THE PROMISE OF USER-CENTERED DESIGN IN THE CREATION OF ASSISTIVE TECHNOLOGY

Dr. Grace Teo, founder of the Open Style Lab and lecturer of Principles and Practice of Assistive Technology (PPAT) at the Massachusetts Institute of Technology.  

User-centered design is an emerging approach employed in the design of assistive technologies. Its use is driven by the wide diversity of disabilities, which often necessitates customization to the specific needs of each user. By beginning with the individual needs of a user, we can ensure that the resulting technologies are suitable for the user’s needs, desires, lifestyle and environment. This is particularly important in assistive technology, where rates of technology abandonment have been reported to be as high as 30%1. Indeed, one of the top predictors of assistive technology abandonment is the lack of consideration of user opinion during the technology selection process1. By encouraging user participation in the technology selection process, rates of abandonment can be greatly reduced2.

The value of understanding the unique needs of each user is strongly recognized in the field of occupational therapy. Occupational therapists work closely people with disabilities to help them perform activities that are part of daily living, e.g. eating, personal grooming and using a computer. Often, they must select and/or modify assistive technologies for their patients, to enable them to achieve specific tasks. Several models of assistive technology selection exist that share a commonality in trying to understanding the impact of (i) the user’s abilities and values (the ‘Human’), (ii) the requirements of the desired task to be performed (the ‘Activity’) and (iii) the social, cultural, environmental and institutional factors (the ‘Context’) on the selection of assistive technology. Ideally, the assistive technology should suit the Human, Activity and Context to increase the likelihood of user success. If no available technology exists to fit the need, then customized assistive technology might have to be designed and created.

Creating customized assistive technology from scratch often calls for advanced engineering skills, with mechanical engineering, electrical engineering and software programming skills being key among them. Unfortunately, apart from human-computer interaction in software engineering, user-centered design is not emphasized in most engineering fields. Perhaps this is due to the difficulty of characterizing assistive technology systems in engineering terms. Often, engineered systems are rigidly characterized by equations that determine how an input into a system translates into output. People and natural or socio-cultural environments are much less amenable to such characterization, however, and might thus be avoided by engineers. Nonetheless, the functional, success metric-oriented approach of engineering can still provide overall guidance in setting specific, measurable goals for the development of assistive technology.

On the other hand, designers (especially interaction and industrial designers) have a broad arsenal of tools to tackle the more amorphous challenge of human-centered design. In particular, iterative design methodology helps to accommodate the multiple, unexpected factors in real-life user scenarios that might be difficult to comprehensively predict and plan for. In iterative design, designs are prototyped and tested across multiple cycles, with the quality or ‘fidelity’ of the prototype improving in each cycle. For example, the design of a service dog cart to help a person with chronic fatigue with grocery shopping might have early prototypes that are made from cardboard and tape, with the aim of gauging whether the width of the cart is suitable for maneuvering through the client’s neighborhood and grocery store aisles. Later prototypes might use high quality materials and more advanced assemblies, e.g. aluminum and screws, to test the durability and strength of the cart. In each cycle, the user is invited to test the prototype, with the hope that inadvertent design flaws can be caught early on, before too many design details are committed to.
——————
=== Work task A ===
Translate this sentence from the article on user-centered design in assistive technology into Spanish: "Ideally, the assistive technology should suit the Human, Activity and Context to increase the likelihood of user success."
=== Work task B ===
Repeat word for word the passage of the article on user-centered design in assistive technology from "Dr. Grace Teo, founder" up to and including "Institute of Technology.".

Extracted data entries
——————
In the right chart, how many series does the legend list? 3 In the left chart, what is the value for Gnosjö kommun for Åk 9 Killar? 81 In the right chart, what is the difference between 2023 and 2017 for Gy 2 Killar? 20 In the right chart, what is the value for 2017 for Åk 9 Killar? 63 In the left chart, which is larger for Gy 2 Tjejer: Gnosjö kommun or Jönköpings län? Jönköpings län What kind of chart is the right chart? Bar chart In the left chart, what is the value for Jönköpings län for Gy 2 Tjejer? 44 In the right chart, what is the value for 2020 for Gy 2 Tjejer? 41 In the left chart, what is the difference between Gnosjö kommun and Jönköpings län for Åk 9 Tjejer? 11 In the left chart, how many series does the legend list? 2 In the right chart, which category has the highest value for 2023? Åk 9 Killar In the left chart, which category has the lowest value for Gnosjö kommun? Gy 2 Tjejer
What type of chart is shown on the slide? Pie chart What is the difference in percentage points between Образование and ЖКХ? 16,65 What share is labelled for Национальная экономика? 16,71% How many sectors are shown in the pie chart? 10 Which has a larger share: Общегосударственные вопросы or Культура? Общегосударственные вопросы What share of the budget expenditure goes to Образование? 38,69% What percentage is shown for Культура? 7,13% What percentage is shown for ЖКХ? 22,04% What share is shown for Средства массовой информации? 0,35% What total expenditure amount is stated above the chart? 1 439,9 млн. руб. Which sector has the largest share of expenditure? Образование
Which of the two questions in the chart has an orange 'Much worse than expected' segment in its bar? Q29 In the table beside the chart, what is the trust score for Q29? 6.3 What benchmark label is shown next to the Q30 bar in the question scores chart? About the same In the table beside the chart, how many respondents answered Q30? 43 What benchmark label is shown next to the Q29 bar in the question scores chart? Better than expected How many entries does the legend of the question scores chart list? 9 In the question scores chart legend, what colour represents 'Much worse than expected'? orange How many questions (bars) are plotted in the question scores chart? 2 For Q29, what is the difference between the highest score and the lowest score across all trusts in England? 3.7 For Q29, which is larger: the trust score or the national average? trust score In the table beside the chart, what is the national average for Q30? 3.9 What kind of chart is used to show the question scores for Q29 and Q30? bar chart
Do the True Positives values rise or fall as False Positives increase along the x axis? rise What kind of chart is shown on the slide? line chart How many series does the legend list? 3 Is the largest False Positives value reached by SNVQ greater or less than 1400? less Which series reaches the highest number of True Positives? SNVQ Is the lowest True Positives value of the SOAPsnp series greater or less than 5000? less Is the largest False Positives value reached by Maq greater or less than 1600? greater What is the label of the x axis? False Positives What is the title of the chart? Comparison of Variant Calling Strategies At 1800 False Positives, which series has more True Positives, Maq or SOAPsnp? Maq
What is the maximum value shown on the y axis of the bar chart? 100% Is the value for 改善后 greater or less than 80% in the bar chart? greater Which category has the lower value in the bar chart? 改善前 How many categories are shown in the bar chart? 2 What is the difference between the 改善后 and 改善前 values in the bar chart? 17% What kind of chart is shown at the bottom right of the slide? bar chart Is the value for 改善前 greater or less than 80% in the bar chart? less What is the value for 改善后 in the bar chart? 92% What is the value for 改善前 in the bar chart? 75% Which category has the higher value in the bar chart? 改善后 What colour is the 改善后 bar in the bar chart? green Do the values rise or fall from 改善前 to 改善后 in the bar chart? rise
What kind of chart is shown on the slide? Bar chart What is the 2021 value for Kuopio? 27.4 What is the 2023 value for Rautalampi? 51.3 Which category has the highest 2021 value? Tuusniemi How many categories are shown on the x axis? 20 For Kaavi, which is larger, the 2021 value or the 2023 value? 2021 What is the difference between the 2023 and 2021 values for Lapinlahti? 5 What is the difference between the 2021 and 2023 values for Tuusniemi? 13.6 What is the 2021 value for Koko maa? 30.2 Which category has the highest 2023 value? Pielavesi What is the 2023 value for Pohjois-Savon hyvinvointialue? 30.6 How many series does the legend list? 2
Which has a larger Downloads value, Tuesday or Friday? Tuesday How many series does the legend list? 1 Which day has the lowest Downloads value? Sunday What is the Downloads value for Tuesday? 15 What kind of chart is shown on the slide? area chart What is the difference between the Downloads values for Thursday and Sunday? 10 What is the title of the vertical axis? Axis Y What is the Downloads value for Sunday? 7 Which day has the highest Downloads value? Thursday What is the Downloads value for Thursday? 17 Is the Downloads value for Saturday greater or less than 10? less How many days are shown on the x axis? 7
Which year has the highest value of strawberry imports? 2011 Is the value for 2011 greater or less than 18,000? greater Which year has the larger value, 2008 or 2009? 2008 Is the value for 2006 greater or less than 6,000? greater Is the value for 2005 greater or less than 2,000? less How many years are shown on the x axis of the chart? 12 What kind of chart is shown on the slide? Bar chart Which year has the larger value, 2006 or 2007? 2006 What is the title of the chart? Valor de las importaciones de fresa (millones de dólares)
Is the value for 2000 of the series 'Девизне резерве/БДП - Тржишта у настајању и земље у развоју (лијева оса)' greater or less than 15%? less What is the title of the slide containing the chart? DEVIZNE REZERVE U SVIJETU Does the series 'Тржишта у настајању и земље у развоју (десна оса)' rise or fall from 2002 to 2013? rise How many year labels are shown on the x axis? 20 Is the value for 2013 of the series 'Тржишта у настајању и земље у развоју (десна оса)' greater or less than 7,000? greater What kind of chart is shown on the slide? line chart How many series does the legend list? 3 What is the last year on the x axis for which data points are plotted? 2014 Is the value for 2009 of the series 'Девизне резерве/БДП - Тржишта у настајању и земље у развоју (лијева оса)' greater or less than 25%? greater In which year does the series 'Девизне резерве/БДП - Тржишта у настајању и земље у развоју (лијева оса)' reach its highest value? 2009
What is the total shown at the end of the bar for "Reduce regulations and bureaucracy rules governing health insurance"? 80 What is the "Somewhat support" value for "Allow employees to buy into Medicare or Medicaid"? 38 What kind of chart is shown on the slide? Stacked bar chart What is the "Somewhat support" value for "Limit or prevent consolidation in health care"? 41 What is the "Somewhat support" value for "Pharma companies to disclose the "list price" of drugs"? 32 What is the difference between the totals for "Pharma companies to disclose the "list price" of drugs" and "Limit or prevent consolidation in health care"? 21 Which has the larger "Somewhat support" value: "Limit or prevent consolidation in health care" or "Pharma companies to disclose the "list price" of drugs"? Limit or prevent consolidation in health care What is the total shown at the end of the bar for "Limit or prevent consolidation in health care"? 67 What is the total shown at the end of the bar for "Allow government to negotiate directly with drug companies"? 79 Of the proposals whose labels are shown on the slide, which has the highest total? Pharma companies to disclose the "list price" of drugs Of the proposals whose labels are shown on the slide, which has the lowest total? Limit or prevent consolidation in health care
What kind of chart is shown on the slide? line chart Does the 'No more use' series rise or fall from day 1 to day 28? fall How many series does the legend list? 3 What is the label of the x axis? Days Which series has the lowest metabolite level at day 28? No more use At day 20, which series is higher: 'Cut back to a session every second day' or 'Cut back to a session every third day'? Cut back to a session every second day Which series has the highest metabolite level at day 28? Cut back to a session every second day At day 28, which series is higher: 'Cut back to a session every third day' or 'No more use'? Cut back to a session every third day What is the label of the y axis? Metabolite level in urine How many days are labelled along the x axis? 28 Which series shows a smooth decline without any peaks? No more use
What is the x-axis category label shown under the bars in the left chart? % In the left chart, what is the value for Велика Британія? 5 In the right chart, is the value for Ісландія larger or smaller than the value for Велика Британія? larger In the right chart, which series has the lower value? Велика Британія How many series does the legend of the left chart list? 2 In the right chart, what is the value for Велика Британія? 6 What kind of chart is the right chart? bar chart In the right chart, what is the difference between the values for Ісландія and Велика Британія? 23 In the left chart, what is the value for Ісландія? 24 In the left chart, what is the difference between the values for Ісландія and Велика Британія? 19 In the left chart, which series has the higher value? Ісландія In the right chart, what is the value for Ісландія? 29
——————
=== Task answer A ===
Idealmente, la tecnología de asistencia debería adaptarse al Humano, la Actividad y el Contexto para aumentar la probabilidad de éxito del usuario.

=== Task answer B ===
Dr. Grace Teo, founder of the Open Style Lab and lecturer of Principles and Practice of Assistive Technology (PPAT) at the Massachusetts Institute of Technology.